Your instructions: Search the entries for the word "true". Copy every line that holds it.

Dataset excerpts
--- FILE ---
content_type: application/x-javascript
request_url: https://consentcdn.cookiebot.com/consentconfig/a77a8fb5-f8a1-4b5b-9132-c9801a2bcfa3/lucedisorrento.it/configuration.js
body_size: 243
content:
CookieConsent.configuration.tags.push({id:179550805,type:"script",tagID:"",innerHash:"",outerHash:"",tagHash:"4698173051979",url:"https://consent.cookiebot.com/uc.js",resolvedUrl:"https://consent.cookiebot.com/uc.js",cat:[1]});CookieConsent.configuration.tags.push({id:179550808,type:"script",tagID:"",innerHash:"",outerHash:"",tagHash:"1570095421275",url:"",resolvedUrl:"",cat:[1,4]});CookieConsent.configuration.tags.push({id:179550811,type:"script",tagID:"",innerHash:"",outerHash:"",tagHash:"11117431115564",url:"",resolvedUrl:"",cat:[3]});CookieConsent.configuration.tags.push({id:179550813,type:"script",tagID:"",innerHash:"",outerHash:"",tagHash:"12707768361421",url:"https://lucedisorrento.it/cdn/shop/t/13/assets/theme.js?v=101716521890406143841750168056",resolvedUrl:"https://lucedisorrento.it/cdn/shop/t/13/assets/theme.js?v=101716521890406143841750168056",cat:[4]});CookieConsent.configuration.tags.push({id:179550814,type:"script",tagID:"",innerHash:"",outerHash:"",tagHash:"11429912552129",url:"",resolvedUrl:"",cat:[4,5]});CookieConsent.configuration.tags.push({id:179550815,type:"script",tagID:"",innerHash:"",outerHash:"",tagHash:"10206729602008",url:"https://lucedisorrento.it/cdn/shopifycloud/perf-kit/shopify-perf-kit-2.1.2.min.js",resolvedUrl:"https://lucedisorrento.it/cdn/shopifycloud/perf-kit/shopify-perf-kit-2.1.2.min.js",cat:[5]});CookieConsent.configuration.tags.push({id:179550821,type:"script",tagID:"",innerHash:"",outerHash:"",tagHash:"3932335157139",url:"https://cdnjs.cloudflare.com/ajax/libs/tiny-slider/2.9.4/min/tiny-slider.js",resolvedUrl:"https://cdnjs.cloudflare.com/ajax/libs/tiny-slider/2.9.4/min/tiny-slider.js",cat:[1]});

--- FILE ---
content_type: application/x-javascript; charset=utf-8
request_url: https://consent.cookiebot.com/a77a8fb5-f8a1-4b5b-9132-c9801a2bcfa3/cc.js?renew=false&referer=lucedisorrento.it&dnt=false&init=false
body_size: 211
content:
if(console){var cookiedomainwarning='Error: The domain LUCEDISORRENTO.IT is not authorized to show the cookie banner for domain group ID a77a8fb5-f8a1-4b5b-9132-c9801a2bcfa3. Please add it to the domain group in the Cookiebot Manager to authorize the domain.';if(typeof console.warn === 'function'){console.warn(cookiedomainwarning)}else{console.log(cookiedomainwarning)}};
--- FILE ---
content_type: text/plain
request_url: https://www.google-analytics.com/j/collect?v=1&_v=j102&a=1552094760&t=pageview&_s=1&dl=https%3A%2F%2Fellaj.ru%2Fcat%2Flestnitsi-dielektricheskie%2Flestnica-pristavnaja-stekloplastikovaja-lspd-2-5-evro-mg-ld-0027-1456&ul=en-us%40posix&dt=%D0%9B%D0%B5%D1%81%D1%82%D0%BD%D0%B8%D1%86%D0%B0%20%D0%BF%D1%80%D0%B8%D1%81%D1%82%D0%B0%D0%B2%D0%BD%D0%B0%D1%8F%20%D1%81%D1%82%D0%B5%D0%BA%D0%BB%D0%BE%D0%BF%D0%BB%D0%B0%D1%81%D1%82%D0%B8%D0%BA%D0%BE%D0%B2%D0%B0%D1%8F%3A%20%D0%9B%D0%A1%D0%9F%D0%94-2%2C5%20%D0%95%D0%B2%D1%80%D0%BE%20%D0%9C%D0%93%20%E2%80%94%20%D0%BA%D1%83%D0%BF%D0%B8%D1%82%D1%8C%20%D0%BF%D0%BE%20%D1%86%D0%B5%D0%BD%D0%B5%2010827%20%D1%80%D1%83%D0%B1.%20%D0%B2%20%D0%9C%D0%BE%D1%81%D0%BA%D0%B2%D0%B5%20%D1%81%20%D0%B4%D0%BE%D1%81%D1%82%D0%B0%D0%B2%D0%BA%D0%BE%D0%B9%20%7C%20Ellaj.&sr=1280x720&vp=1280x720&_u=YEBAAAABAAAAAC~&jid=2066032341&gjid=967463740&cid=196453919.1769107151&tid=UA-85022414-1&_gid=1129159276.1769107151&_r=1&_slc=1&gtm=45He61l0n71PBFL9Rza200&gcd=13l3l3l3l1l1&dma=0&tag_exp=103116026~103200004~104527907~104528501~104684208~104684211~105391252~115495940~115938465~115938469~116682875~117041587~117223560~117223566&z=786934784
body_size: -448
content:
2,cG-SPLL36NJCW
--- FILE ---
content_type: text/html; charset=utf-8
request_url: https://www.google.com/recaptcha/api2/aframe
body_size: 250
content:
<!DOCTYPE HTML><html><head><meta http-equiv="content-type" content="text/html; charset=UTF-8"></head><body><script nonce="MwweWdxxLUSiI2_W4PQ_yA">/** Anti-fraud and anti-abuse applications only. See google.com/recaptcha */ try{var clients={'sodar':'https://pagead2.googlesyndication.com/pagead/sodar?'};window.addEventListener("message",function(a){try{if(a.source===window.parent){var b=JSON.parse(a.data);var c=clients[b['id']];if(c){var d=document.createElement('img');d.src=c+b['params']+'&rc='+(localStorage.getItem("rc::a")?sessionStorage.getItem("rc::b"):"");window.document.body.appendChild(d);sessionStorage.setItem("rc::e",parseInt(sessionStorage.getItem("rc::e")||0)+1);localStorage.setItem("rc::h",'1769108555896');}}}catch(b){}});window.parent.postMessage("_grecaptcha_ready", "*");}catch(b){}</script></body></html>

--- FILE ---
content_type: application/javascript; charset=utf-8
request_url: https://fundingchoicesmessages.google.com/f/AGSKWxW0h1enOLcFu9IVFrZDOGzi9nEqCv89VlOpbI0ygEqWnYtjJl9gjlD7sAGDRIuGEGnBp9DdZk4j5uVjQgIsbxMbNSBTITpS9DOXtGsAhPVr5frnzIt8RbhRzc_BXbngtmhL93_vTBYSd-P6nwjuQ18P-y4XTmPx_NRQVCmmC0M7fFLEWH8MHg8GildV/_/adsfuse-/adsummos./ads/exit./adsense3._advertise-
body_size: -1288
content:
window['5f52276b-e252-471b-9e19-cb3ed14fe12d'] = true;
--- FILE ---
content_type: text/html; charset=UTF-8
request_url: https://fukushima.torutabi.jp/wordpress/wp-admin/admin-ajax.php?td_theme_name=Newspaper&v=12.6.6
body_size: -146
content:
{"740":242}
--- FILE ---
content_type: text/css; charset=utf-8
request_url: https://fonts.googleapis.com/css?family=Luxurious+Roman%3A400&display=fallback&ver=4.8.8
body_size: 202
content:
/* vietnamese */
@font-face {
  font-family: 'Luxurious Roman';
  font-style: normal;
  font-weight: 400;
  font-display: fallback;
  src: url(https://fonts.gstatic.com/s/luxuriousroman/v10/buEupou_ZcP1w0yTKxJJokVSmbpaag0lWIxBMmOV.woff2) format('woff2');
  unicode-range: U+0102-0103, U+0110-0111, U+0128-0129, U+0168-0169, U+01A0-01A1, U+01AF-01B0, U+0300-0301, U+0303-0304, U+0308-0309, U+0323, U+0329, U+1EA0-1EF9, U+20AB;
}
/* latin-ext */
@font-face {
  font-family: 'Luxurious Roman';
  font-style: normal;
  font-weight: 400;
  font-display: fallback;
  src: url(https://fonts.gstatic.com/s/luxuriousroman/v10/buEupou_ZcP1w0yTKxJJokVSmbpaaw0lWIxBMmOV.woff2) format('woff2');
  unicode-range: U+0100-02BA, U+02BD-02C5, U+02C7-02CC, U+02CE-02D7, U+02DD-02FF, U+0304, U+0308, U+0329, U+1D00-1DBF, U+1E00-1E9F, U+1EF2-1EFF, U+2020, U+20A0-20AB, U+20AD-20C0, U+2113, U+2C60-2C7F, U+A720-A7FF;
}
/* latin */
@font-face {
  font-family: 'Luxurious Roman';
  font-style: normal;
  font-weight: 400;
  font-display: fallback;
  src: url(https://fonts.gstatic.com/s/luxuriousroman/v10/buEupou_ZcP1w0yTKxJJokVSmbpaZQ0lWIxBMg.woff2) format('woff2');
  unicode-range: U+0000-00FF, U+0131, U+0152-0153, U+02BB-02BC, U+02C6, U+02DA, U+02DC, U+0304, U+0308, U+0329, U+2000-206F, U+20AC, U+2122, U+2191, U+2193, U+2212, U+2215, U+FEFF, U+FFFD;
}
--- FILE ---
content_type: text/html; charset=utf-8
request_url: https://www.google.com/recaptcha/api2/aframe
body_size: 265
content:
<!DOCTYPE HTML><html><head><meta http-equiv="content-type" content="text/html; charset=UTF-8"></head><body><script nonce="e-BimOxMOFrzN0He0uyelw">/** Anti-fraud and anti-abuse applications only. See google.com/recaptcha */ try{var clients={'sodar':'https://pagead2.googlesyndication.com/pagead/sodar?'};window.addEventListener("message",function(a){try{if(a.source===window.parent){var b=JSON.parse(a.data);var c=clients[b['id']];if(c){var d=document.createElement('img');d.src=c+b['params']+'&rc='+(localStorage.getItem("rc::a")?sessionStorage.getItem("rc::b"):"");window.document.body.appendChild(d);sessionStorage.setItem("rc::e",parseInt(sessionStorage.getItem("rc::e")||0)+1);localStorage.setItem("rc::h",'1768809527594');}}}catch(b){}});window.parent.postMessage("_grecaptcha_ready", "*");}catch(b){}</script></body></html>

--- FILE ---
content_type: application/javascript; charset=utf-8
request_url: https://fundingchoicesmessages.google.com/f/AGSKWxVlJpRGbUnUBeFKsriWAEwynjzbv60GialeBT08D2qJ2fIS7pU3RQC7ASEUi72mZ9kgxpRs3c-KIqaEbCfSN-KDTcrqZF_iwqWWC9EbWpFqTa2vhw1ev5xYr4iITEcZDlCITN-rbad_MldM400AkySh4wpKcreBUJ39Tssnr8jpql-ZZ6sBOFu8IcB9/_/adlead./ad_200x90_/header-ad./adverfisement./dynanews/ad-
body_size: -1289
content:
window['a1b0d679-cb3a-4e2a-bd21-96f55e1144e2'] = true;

Answer space:
window['5f52276b-e252-471b-9e19-cb3ed14fe12d'] = true;
window['a1b0d679-cb3a-4e2a-bd21-96f55e1144e2'] = true;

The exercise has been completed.